Under Rule 60(b)(2), the Court "may relieve a party or its legal representative from a final judgment, order, or proceeding for . . . newly discovered evidence that, with reasonable diligence, could not have been discovered in time to move for a new trial under Rule 59(b). . . ." "Relief from judgment on the basis of newly discovered evidence is warranted if (1) the moving party can show the evidence relied on in fact constitutes `newly discovered evidence' within the meaning of Rule 60(b); (2) the moving party exercised due diligence to discover this evidence; and (3) the newly discovered evidence [is] of `such magnitude that production of it earlier would have been likely to change the disposition of the case.'" Feature Realty, Inc. v. City of Spokane, 331 F.3d 1082, 1093 (9th Cir. 2003).

The Court finds that Plaintiff has failed to demonstrate that the requirements of Rule 60(b)(2) have been satisfied. Plaintiff has not adduced any "newly discovered evidence" that is of "such a magnitude" that production of it earlier would have likely changed the outcome of the Court's summary judgment order. Plaintiff's showing is inadequate to justify relief from judgment based on newly discovered evidence. Plaintiff did not provide the Court with a copy of the complaint in the trademark infringement case or offer any evidence in support of the instant motion other than the declaration of his counsel. Further, Plaintiff has not demonstrated that the "evidence" he relies on in fact constitutes "newly discovered evidence" that would have likely defeated summary judgment by creating a genuine issue of material fact for trial. Indeed, Plaintiff has not cited any "newly discovered evidence" that calls into question the validity of the final judgment entered in favor of Defendants.

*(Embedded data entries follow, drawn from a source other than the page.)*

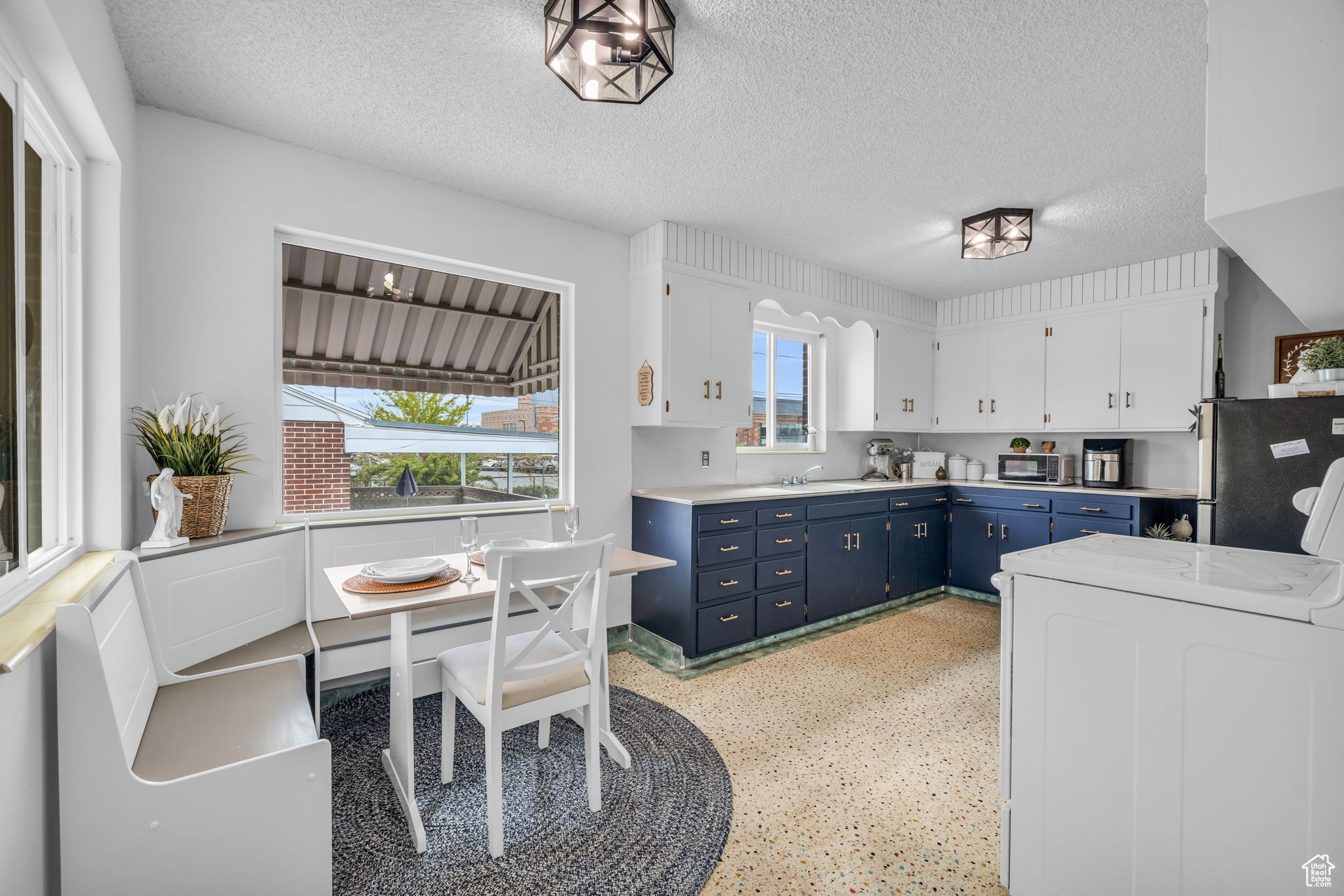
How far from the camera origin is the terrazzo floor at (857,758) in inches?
69.0

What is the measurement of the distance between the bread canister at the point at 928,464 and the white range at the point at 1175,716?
3542mm

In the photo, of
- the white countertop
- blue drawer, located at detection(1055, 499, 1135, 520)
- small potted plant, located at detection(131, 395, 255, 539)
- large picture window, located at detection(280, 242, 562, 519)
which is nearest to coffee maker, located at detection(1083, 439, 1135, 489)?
the white countertop

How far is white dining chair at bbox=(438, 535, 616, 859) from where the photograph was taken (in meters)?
1.77

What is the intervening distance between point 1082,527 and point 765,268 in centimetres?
278

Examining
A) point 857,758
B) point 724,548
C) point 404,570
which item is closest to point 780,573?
point 724,548

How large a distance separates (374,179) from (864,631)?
12.4ft

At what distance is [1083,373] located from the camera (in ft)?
14.2

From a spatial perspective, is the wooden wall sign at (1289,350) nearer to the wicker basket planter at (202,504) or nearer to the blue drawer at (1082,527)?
the blue drawer at (1082,527)

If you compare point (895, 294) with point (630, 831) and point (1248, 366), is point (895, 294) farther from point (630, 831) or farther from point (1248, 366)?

Accordingly, Plaintiff's motion for relief from judgment under Rule 60(b)(2) is DENIED.

2. Rule 60(b)(3)

Plaintiff contends that relief from judgment is warranted because Wells Fargo and Hetherington engaged in fraud in the form of concealment. See Pl.'s Mot. at 15-18. Specifically, Plaintiff argues that Wells Fargo and Hetherington committed "fraud and concealment" by hiding facts concerning Hetherington's departure from Wells Fargo to head the "new" ABD in January 2012, the interrelationship between Wells Fargo and ABD, and the "commingling and ultimate breakaway of ABD from Wells Fargo" in 2012. See id.

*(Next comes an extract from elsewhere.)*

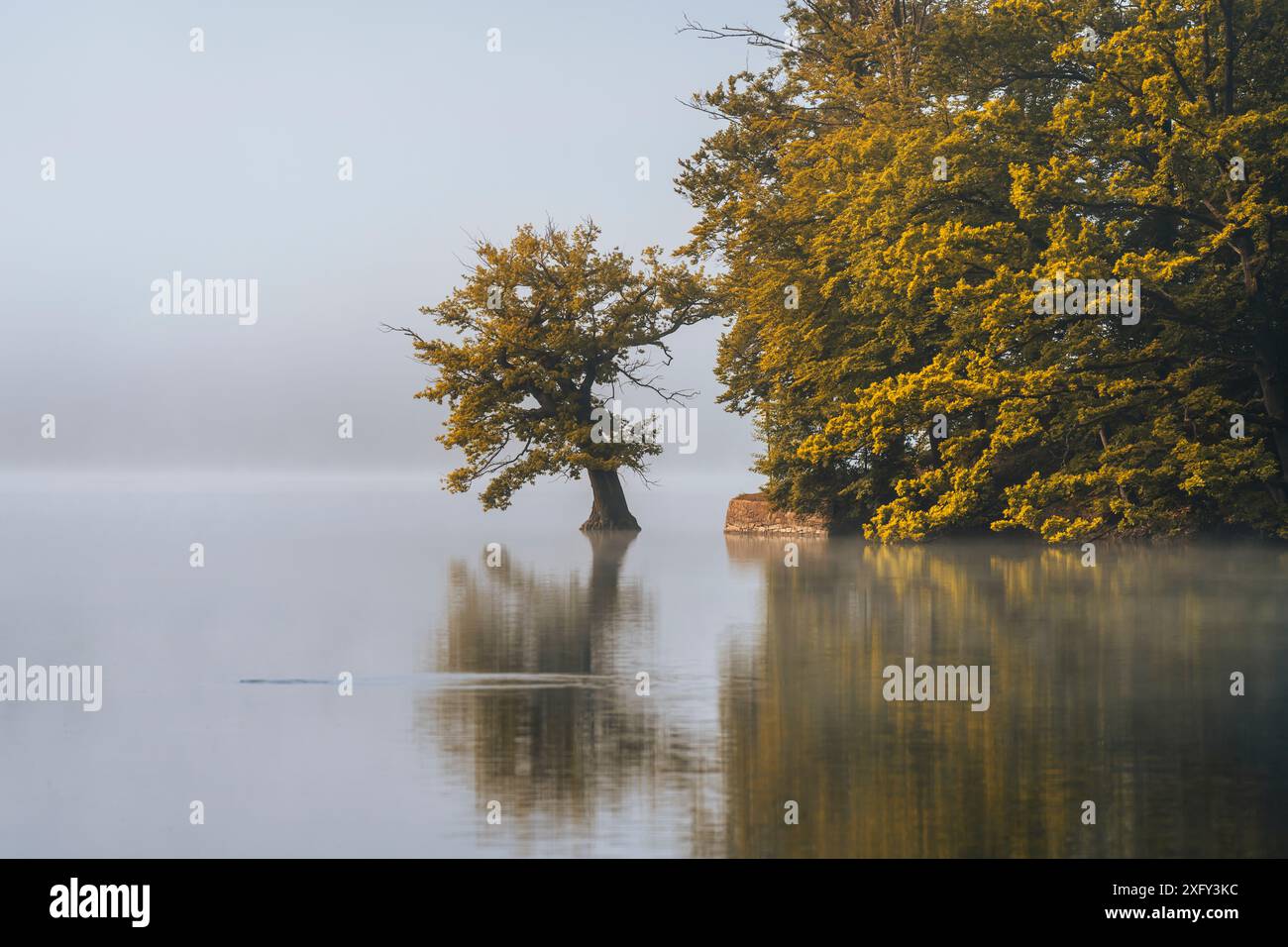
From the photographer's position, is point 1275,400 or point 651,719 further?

Under Rule 60(b)(3), the Court "may relieve a party or its legal representative from a final judgment, order, or proceeding for . . . fraud (whether previously called intrinsic or extrinsic), misrepresentation, or misconduct by an opposing party. . . ." "To prevail, the moving party must prove by clear and convincing evidence that the verdict was obtained through fraud, misrepresentation, or other misconduct and the conduct complained of prevented the losing party from fully and fairly presenting the defense." Casey, 362 F.3d at 1260 (quotation marks omitted). Rule 60(b)(3) requires that the fraud not be discoverable by due diligence before or during the proceedings. Id.

The Court finds that Plaintiff has failed to demonstrate that the requirements of Rule 60(b)(3) have been satisfied. Plaintiff has not adduced any evidence demonstrating that the judgment was obtained by Defendants through fraud, misrepresentation, or other misconduct which prevented him from fully and fairly presenting his defense to the motion for summary judgment. Plaintiff's showing falls far short of proving by clear and convincing evidence that relief from judgment is warranted. The only evidence offered by Plaintiff in support of the instant motion is a declaration from his attorney. Plaintiff has not presented competent evidence or authority demonstrating that Wells Fargo and/or Hetherington committed fraud or concealed any material facts that they were required to disclose, let alone shown that Wells Fargo and/or Hetherington engaged in conduct that prevented him from fully and fairly opposing Defendants' motion for summary judgment.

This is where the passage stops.